## LIST OF TASKS
#1 Write out the blog post on Danish procurement evaluation methods word for word between "(1) A contracting" and "of the tenders.", inclusive.
#2 In the blog post on Danish procurement evaluation methods, which EU directive does the Danish Public Procurement Act implement?
#3 Continue the blog post on Danish procurement evaluation methods, starting after its last sentence.

## TEXT SECTION
The obligation to publish evaluation methods in Danish public procurement – Achieving equal treatment and transparency?

By Bestek Blog

Jun 16, 2022

This blog post is based on the writings of two students, Ole Moritz Kolstad Erngaard and Johan Braskin Berthelsen, who took the Governmental Contracts course at the Faculty of Law, University of Copenhagen. The writings have been redrafted by student assistants Sebastian Crone Faarborg and Sven Mikulic and reviewed by Rasmus Horskjær Nielsen and Associate Professor Marta Andhov.

Equal treatment and transparency are the fundamental principles governing public procurement law. The principles are clearly embedded in the Danish Public Procurement Act, which implements the Directive 2014/24/EU (hereinafter “the Directive”) on public procurement.[1] The Directive ought to ensure that those principles are given practical effect and public procurement is opened up to competition[2]. In addition, the Directive sometimes requires minimum or maximum harmonization, i.e., it sets minimum or maximum standards. However, the Article 288 TFEU recognizes that sometimes the legal systems in some Member States have already set higher standards, in which case they have the right to set higher standards than those set in the Directive[3]

One of the efforts to continuously pursue the abovementioned fundamental principles can be seen in Section 160 of Denmark’s Public Procurement Act: [4] 

(1) A contracting authority shall determine and describe the content of the tender document and all parts of the evaluation model. Specific parameters in the evaluation model may depend on the tenders received, but it must be unambiguous and described in advance how the parameters are determined. The parameters of the evaluation model may not depend on the tenders received in a manner based on the choice or assessment of the contracting authority after the opening of the tenders.

(2) An evaluation method described in the tender in accordance with paragraph 1 may not be overridden by the courts if it is transparent and complies with the principle of equal treatment. [5]

The provisions content

Roughly put, the provision stipulates an obligation for the contracting authority to publish its evaluation model in advance. An evaluation model is defined in the Danish Public Procurement Act as the tool(s) used by the contracting authority to collate tenderers’ responses to different award criteria in order to identify the most economically advantageous tender.[6] The provision obliges the contracting authority to define and describe all parts of the evaluation model in the procurement documents. This includes the manner in which the parameters in the evaluation model that are not specified in advance are determined. With the provision, contracting authorities still maintain a broad discretion in determining the evaluation model and setting the individual parameters, but the content of all parts of the evaluation model must be described in the procurement documents. However, this obligation does not originate from the Directive nor the case law of the Court of Justice of the European Union (hereinafter the “CJEU”).

## SUPPLIED DATA
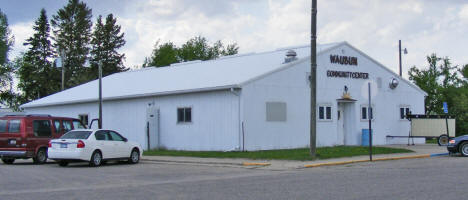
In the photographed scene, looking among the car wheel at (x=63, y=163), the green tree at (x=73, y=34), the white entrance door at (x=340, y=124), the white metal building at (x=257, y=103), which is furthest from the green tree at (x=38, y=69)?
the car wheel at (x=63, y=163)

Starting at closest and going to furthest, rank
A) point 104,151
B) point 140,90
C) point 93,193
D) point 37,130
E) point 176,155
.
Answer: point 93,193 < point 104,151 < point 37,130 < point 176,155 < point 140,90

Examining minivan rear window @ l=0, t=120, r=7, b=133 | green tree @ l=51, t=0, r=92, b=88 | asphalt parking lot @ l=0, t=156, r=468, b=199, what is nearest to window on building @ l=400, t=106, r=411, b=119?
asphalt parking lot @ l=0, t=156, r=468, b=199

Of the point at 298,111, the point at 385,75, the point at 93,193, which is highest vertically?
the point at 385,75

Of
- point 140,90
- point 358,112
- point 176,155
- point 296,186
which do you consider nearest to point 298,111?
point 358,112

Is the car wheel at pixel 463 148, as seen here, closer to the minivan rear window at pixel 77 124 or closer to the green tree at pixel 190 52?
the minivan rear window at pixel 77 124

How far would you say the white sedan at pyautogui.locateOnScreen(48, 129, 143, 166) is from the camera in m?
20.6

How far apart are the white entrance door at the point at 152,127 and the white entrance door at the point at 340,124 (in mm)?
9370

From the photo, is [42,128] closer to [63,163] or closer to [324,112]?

## RESULTS OF THE EXERCISE
#1
(1) A contracting authority shall determine and describe the content of the tender document and all parts of the evaluation model. Specific parameters in the evaluation model may depend on the tenders received, but it must be unambiguous and described in advance how the parameters are determined. The parameters of the evaluation model may not depend on the tenders received in a manner based on the choice or assessment of the contracting authority after the opening of the tenders.

#2 Directive 2014/24/EU on public procurement.

#3
In the Dimarso case[7], the question was whether the contracting authority was required in advance to establish and indicate the method of assessment or the weighting rules in the contract notice or documents in light of which the tenders would be assessed.[8]  The CJEU ruled that the contracting authority must be able to adjust the evaluation model and classify the tenders with regard to the case in hand and that no such obligation could be derived from neither Directive 2004/18 nor the CJEU’s case law. However, the CJEU stated that the evaluation model could not, in principle, be determined by the contracting authority after the opening of the tenders.[9] In this respect, the guidance given by the CJEU in Dimarso seems to be contradictory. The synthesis of the contracting authorities’ pre-tender obligation to determine the evaluation model and its post-tender prerogative of adjustment is not entirely clear.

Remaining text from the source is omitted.